Q: Are Mora knives any good?
For many years, Morakniv (and the two companies that predate the merger that created Morakniv) has been making laminated steel knives with an amazing edge geometry. This construction offers a high carbon steel center with stainless layers on each side. The carbon layer gives us easier sharpening and less brittleness, while the stainless exterior protects the core from rust and corrosion (and provides greater durability). Some “Mora” knives (like the Garberg) are closer to $100, but many are around $50 (like the Morakniv Bushcraft). If I had to be marooned somewhere with a $30 knife, I’d hope it was a Morakniv.
Q: Should you bring a knife sharpener in the field?
When you are ready to “live off the land” with your chosen bushcraft knife, I hope you have a sharpener in your bushcraft kit. While you may be able to use natural stones for knife sharpening (in certain areas), you may also find yourself in an area without the right stones for sharpening. The safest approach is simply to bring the necessary sharpening supplies with you.
Q: How thick should a bushcraft knife be?
This is a great question, and much of the answer depends on the manner of use. When doing fine carving, I prefer a thinner knife like the Morakniv Companion. It’s only 2mm thick, which may turn off many knife enthusiasts. The Companion is like a filet knife for wood, using finesse to cut instead of brute force. However, a blade that thin has very little weight (averaging 4 ounces, with the sheath), so it’s a poor chopper and a little sketchy to use for baton work. Something 3mm to 4mm thick would be a much heavier knife and more suitable for chopping and heavy work, though blades of this thickness don’t glide through the wood like a thinner blade.

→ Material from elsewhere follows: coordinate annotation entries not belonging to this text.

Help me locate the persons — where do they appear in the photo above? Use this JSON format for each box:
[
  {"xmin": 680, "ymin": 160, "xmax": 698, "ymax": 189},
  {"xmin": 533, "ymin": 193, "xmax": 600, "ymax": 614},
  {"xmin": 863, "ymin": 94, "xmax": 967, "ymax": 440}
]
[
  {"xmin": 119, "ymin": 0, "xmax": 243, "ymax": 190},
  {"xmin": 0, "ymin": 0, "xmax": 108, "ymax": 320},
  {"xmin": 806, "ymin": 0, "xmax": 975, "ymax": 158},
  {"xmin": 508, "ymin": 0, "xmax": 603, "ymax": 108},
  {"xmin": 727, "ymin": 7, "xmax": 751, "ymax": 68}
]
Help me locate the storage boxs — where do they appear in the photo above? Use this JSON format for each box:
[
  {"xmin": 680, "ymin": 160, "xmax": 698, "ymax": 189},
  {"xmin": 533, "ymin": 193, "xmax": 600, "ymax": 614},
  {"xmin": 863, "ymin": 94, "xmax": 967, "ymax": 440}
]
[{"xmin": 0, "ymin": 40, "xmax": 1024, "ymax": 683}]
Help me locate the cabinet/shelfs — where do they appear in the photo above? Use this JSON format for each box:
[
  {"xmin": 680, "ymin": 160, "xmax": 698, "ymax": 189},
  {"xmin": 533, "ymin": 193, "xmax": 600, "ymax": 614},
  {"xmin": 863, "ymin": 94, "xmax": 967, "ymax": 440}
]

How To Test Your New Bushcraft Knife
Can you baton with the knife? Is the knife good for chopping? And after all that, does the knife still carve effectively after performing brutal work? Before you end up deep in the backcountry with a wimpy knife, it’s smart to take the tool for a test run. Try making some hardwood kindling by striking the spine of the knife with a sturdy baton. This type of “bull work” has broken or bent countless blades over the centuries, but it’s also tested and proven countless knives since the dawn of the Iron Age. If your tool can survive this abuse at home, it’s very likely to survive the tough work it will face in the field. And if it still maintains a sharp cutting edge after the abuse, all the better. Try doing some fine work, like carving a feather stick after doing some baton work. Feather sticks are fuzzy pieces of kindling that are great for fire making in bad weather, as the curly shavings burn more easily than whole sticks. A tool must be sharp, however, to make these thin shavings. The knife that sails through both tests — especially performed back-to-back without sharpening in between — is a keeper.
In the quest to reconnect with our heritage, the growing bushcraft movement is full of enthusiasts who are rediscovering traditional skills and embracing age-old technology. I think it’s a wonderful and fulfilling pursuit, even if it does seem like we are stepping backward into history (rather than moving forward into the future). To make these skills even more fulfilling, it’s important to have the right tool for the job. Imagine a carpenter’s frustration, trying to saw with a hammer or trying to drive nails by banging them with a saw. You’ll need the right tool for the job, for the work to be effective and the experience to be satisfying. Yes, any knife is better than none when we spend time in the woods or the backcountry. But the right tool for the job will make the work much more pleasurable, and that’s what bushcraft is all about. We’re not stuck in the wild trying to stave off death, we’re going out into the wild to really live.